Your task:
The entries below are to be retyped exactly. Preserve every word.

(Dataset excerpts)
######

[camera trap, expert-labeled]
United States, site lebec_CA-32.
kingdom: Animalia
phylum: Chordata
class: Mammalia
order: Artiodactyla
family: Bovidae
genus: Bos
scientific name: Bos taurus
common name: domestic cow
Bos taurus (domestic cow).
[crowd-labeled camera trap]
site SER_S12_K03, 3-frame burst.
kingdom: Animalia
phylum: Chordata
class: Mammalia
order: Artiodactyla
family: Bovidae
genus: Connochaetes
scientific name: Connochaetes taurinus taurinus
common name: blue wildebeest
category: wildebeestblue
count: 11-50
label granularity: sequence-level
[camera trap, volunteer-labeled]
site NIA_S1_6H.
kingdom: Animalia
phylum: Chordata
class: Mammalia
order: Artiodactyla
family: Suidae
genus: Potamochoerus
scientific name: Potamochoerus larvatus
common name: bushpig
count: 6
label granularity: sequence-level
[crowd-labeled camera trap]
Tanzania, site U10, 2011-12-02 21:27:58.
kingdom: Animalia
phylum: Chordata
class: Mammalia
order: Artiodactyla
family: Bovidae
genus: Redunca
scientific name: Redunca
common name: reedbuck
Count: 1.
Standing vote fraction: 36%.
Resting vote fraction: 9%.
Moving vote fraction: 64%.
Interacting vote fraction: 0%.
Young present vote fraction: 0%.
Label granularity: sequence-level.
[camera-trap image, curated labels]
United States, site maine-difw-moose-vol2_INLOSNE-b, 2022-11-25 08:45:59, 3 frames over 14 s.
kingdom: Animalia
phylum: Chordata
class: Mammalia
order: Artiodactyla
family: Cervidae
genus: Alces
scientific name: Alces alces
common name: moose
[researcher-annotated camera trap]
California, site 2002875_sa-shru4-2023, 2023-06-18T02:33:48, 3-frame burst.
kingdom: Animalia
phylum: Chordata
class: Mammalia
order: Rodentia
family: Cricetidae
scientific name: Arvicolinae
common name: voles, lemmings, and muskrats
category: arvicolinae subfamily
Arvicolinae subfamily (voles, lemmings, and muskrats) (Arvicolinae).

######

Completed task:
[camera trap, expert-labeled]
United States, site lebec_CA-32.
kingdom: Animalia
phylum: Chordata
class: Mammalia
order: Artiodactyla
family: Bovidae
genus: Bos
scientific name: Bos taurus
common name: domestic cow
Bos taurus (domestic cow).
[crowd-labeled camera trap]
site SER_S12_K03, 3-frame burst.
kingdom: Animalia
phylum: Chordata
class: Mammalia
order: Artiodactyla
family: Bovidae
genus: Connochaetes
scientific name: Connochaetes taurinus taurinus
common name: blue wildebeest
category: wildebeestblue
count: 11-50
label granularity: sequence-level
[camera trap, volunteer-labeled]
site NIA_S1_6H.
kingdom: Animalia
phylum: Chordata
class: Mammalia
order: Artiodactyla
family: Suidae
genus: Potamochoerus
scientific name: Potamochoerus larvatus
common name: bushpig
count: 6
label granularity: sequence-level
[crowd-labeled camera trap]
Tanzania, site U10, 2011-12-02 21:27:58.
kingdom: Animalia
phylum: Chordata
class: Mammalia
order: Artiodactyla
family: Bovidae
genus: Redunca
scientific name: Redunca
common name: reedbuck
Count: 1.
Standing vote fraction: 36%.
Resting vote fraction: 9%.
Moving vote fraction: 64%.
Interacting vote fraction: 0%.
Young present vote fraction: 0%.
Label granularity: sequence-level.
[camera-trap image, curated labels]
United States, site maine-difw-moose-vol2_INLOSNE-b, 2022-11-25 08:45:59, 3 frames over 14 s.
kingdom: Animalia
phylum: Chordata
class: Mammalia
order: Artiodactyla
family: Cervidae
genus: Alces
scientific name: Alces alces
common name: moose
[researcher-annotated camera trap]
California, site 2002875_sa-shru4-2023, 2023-06-18T02:33:48, 3-frame burst.
kingdom: Animalia
phylum: Chordata
class: Mammalia
order: Rodentia
family: Cricetidae
scientific name: Arvicolinae
common name: voles, lemmings, and muskrats
category: arvicolinae subfamily
Arvicolinae subfamily (voles, lemmings, and muskrats) (Arvicolinae).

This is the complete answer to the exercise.